• EXERCISE:
Copy out only the lines running from the one that contains "Looking from the" through the end of the listing. Pictures stay out.

(Image and question records)
>> begin

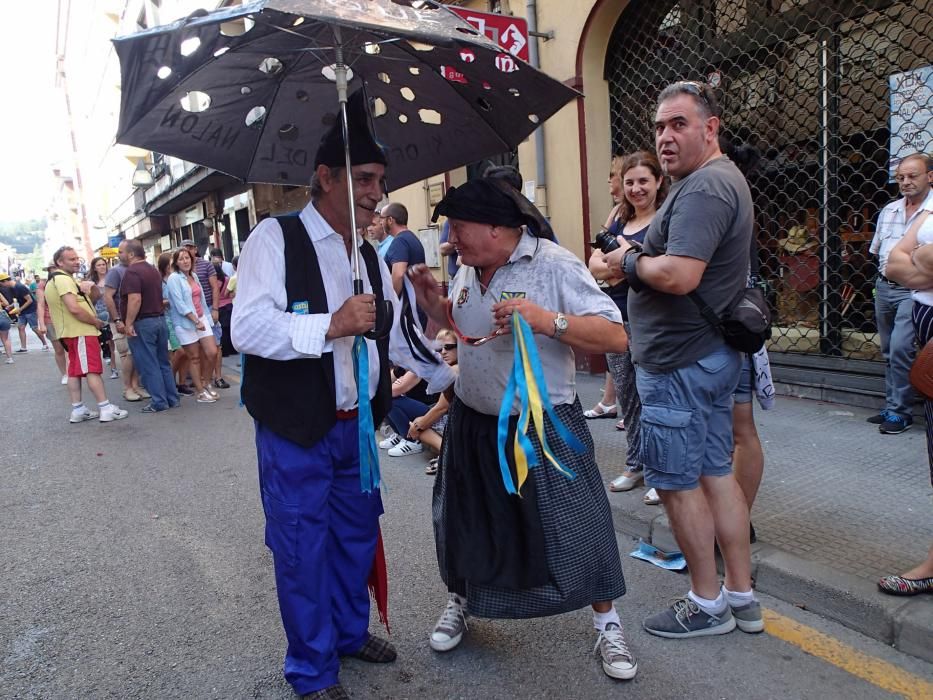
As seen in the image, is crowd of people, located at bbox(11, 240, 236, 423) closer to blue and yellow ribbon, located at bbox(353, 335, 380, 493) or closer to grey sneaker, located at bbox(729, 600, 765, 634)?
blue and yellow ribbon, located at bbox(353, 335, 380, 493)

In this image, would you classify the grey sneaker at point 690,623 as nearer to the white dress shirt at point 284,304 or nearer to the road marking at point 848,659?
the road marking at point 848,659

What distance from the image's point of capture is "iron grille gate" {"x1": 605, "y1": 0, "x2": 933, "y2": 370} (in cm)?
524

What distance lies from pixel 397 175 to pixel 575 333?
1.17 metres

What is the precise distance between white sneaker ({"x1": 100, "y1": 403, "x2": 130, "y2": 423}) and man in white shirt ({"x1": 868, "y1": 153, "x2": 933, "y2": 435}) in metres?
7.46

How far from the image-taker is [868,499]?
3740 mm

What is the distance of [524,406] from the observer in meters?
2.24

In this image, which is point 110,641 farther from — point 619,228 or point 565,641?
point 619,228

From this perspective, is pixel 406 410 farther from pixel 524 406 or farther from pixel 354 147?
pixel 354 147

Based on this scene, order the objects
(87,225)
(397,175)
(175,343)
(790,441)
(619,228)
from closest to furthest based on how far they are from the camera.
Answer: (397,175) < (619,228) < (790,441) < (175,343) < (87,225)

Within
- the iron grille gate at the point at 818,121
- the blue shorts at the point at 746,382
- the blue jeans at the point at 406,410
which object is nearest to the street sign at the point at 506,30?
the iron grille gate at the point at 818,121

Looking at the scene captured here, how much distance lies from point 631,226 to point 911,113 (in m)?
2.86

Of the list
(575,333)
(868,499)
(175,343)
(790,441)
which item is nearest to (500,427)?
(575,333)

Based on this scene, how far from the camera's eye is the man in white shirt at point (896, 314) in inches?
181

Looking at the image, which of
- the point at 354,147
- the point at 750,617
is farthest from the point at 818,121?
the point at 354,147
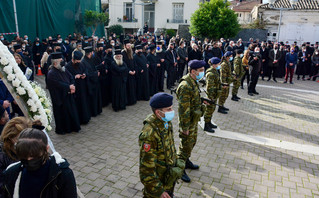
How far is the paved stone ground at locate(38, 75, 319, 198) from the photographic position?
471 centimetres

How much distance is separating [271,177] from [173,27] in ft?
98.4

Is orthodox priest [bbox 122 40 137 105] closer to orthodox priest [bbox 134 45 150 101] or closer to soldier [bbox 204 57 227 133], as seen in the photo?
orthodox priest [bbox 134 45 150 101]

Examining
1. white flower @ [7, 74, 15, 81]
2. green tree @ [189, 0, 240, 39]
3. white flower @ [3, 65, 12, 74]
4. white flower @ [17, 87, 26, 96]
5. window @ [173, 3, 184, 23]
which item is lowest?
white flower @ [17, 87, 26, 96]

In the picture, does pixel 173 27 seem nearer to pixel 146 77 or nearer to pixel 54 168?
pixel 146 77

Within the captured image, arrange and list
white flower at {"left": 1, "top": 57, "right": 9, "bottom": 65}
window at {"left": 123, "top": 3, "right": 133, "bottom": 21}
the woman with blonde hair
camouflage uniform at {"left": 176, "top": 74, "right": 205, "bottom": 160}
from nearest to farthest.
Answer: the woman with blonde hair → white flower at {"left": 1, "top": 57, "right": 9, "bottom": 65} → camouflage uniform at {"left": 176, "top": 74, "right": 205, "bottom": 160} → window at {"left": 123, "top": 3, "right": 133, "bottom": 21}

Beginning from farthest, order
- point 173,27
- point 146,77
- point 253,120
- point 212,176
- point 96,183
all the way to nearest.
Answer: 1. point 173,27
2. point 146,77
3. point 253,120
4. point 212,176
5. point 96,183

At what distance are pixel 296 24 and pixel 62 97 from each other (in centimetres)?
2781

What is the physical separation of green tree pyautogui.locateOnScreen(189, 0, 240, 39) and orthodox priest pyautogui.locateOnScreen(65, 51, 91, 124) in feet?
55.8

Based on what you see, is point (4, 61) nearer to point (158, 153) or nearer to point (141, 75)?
point (158, 153)

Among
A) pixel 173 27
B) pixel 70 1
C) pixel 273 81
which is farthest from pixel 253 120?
pixel 173 27

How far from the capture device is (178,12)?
32969 millimetres

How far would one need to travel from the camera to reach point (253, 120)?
841 centimetres

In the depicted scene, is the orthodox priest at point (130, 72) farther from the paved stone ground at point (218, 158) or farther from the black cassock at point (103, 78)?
the black cassock at point (103, 78)

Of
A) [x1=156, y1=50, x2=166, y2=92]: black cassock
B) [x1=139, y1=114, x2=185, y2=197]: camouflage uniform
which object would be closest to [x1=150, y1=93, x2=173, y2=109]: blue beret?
[x1=139, y1=114, x2=185, y2=197]: camouflage uniform
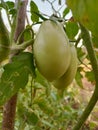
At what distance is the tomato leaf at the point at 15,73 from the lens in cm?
58

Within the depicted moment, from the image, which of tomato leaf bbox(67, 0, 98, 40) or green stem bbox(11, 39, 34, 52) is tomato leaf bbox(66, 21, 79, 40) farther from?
tomato leaf bbox(67, 0, 98, 40)

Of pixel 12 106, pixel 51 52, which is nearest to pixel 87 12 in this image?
pixel 51 52

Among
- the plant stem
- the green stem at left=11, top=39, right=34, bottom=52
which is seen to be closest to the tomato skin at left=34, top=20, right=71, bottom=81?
the green stem at left=11, top=39, right=34, bottom=52

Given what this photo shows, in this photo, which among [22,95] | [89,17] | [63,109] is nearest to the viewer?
[89,17]

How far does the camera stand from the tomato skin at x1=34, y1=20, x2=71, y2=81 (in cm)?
53

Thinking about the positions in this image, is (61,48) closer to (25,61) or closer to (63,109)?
(25,61)

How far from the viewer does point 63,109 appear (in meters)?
1.28

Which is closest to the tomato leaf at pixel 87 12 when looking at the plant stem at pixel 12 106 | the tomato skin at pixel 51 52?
the tomato skin at pixel 51 52

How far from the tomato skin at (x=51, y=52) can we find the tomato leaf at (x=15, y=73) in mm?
43

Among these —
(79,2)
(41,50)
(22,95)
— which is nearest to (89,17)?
(79,2)

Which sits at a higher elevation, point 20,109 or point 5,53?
point 5,53

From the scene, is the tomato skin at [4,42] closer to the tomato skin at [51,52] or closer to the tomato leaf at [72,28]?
the tomato skin at [51,52]

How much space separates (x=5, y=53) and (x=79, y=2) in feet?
0.53

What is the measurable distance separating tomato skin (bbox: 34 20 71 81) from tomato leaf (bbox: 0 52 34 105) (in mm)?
43
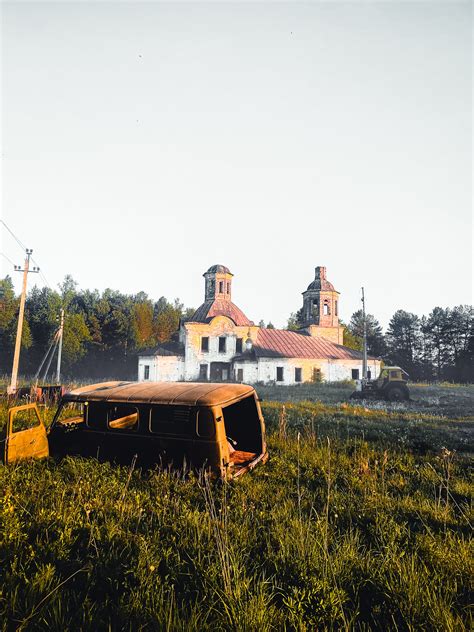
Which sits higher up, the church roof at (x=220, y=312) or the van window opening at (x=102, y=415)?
the church roof at (x=220, y=312)

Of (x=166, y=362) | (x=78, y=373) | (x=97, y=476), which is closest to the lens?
(x=97, y=476)

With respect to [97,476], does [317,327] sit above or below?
above

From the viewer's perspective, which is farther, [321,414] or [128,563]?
[321,414]

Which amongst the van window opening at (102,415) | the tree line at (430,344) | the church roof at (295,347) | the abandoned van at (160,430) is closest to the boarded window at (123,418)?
the abandoned van at (160,430)

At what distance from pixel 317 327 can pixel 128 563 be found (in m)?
38.1

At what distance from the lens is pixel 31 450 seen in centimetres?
611

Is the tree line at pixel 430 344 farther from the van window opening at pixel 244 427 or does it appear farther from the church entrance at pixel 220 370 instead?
the van window opening at pixel 244 427

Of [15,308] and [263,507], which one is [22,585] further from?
[15,308]

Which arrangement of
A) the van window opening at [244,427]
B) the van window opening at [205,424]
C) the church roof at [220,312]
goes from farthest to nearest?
1. the church roof at [220,312]
2. the van window opening at [244,427]
3. the van window opening at [205,424]

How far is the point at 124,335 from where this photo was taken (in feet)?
148

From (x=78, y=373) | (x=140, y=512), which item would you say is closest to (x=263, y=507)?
(x=140, y=512)

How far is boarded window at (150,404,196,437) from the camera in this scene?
17.4 ft

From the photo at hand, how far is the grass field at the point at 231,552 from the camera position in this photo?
266cm

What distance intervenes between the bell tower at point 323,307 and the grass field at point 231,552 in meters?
34.1
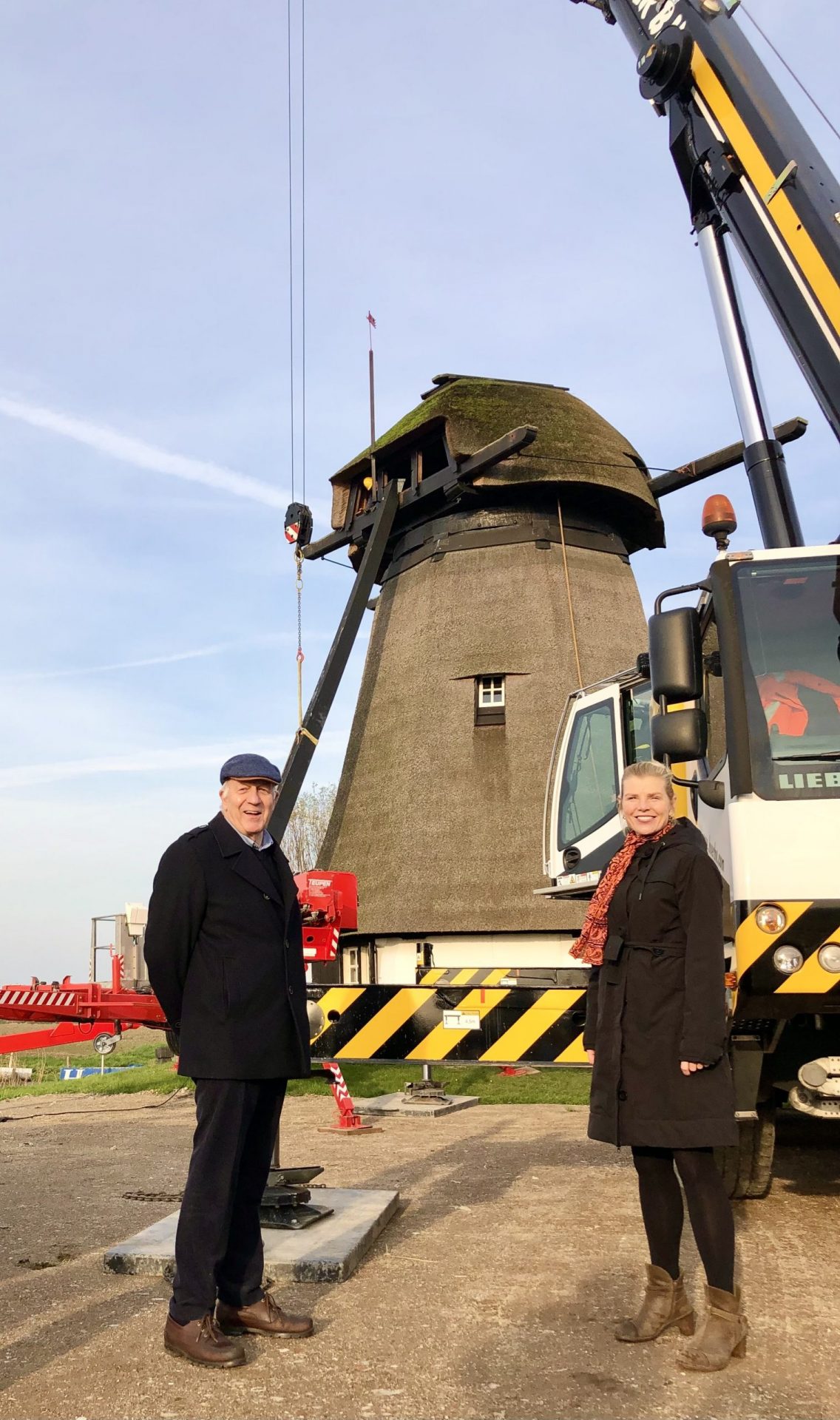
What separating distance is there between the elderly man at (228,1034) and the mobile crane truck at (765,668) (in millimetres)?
1746

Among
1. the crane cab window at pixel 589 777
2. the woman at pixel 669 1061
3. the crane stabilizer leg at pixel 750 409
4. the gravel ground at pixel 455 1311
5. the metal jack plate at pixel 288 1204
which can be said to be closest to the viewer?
the gravel ground at pixel 455 1311

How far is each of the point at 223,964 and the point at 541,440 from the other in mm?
13951

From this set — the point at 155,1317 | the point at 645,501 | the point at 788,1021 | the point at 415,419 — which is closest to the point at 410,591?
the point at 415,419

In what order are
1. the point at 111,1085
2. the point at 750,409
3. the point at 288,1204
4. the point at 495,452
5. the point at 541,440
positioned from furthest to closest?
1. the point at 541,440
2. the point at 495,452
3. the point at 111,1085
4. the point at 750,409
5. the point at 288,1204

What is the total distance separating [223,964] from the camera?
3543 millimetres

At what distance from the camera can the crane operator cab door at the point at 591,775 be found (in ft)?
25.5

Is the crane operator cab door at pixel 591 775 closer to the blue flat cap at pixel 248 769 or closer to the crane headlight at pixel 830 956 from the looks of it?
the crane headlight at pixel 830 956

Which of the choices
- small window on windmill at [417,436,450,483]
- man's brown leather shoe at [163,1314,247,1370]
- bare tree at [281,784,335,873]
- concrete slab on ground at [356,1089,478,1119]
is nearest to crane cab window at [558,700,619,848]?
concrete slab on ground at [356,1089,478,1119]

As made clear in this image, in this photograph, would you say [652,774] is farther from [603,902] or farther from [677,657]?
[677,657]

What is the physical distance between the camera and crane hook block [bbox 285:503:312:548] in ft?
59.8

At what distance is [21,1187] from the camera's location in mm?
6371

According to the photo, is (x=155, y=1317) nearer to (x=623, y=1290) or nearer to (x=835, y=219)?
(x=623, y=1290)

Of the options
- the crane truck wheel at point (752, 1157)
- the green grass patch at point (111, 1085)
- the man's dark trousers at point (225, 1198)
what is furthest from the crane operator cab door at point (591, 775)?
the green grass patch at point (111, 1085)

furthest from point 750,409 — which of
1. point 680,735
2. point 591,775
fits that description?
point 680,735
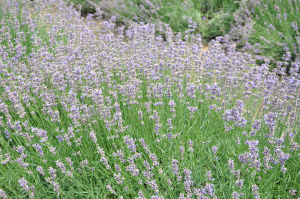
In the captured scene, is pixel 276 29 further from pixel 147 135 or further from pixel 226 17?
pixel 147 135

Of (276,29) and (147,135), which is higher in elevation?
(276,29)

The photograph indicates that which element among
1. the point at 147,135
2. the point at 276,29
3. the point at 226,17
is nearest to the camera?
the point at 147,135

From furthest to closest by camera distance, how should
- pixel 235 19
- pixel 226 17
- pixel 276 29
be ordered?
pixel 226 17 < pixel 235 19 < pixel 276 29

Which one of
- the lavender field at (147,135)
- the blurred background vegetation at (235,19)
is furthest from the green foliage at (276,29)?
the lavender field at (147,135)

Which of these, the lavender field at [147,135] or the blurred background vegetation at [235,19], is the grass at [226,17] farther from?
the lavender field at [147,135]

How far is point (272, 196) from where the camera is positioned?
2.41 m

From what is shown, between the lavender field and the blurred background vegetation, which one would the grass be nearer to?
the blurred background vegetation

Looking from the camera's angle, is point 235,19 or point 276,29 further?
point 235,19

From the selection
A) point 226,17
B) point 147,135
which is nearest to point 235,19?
point 226,17

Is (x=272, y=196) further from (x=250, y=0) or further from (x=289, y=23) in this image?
(x=250, y=0)

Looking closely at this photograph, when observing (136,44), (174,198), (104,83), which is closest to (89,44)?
(136,44)

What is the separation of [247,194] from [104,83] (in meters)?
1.70

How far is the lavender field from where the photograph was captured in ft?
7.32

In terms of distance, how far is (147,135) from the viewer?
8.78 feet
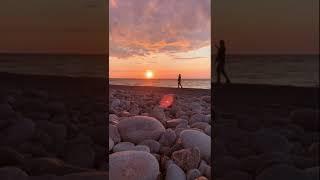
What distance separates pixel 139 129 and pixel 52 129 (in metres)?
1.07

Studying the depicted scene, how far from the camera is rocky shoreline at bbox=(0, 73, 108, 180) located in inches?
108

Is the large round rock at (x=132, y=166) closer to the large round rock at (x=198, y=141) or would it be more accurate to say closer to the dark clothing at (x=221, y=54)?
the large round rock at (x=198, y=141)

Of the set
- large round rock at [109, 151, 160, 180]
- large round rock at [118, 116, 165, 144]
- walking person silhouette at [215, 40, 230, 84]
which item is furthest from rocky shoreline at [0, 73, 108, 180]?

>> end

• SOLUTION TO THE PROBLEM:
Looking from the camera's angle, is point 235,19 or point 276,29 further?
point 235,19

From the selection
A) point 226,17
B) point 147,135
which is nearest to point 235,19?
point 226,17

Is (x=272, y=196) further from (x=250, y=0) or further from (x=289, y=23) in this image?
(x=250, y=0)

Looking closely at this photograph, when observing (136,44), (174,198), (104,83), which is closest to (89,44)?
(136,44)

What is the separation of [247,194] from [104,83] (in meters)?
1.70

How far is the lavender field from where the photograph was captured in ft?
7.32

In terms of distance, how far is (147,135) from the viewer?
8.78 feet
What distance separates pixel 139 129 and pixel 52 129 (in metres)?
1.07

Studying the depicted scene, how far from the camera is rocky shoreline at bbox=(0, 73, 108, 180) located in inches?
108

Is the large round rock at (x=132, y=166) closer to the large round rock at (x=198, y=141) or would it be more accurate to say closer to the dark clothing at (x=221, y=54)?
the large round rock at (x=198, y=141)

Of the set
- large round rock at [109, 151, 160, 180]
- large round rock at [118, 116, 165, 144]
- walking person silhouette at [215, 40, 230, 84]
which item is furthest from rocky shoreline at [0, 73, 108, 180]?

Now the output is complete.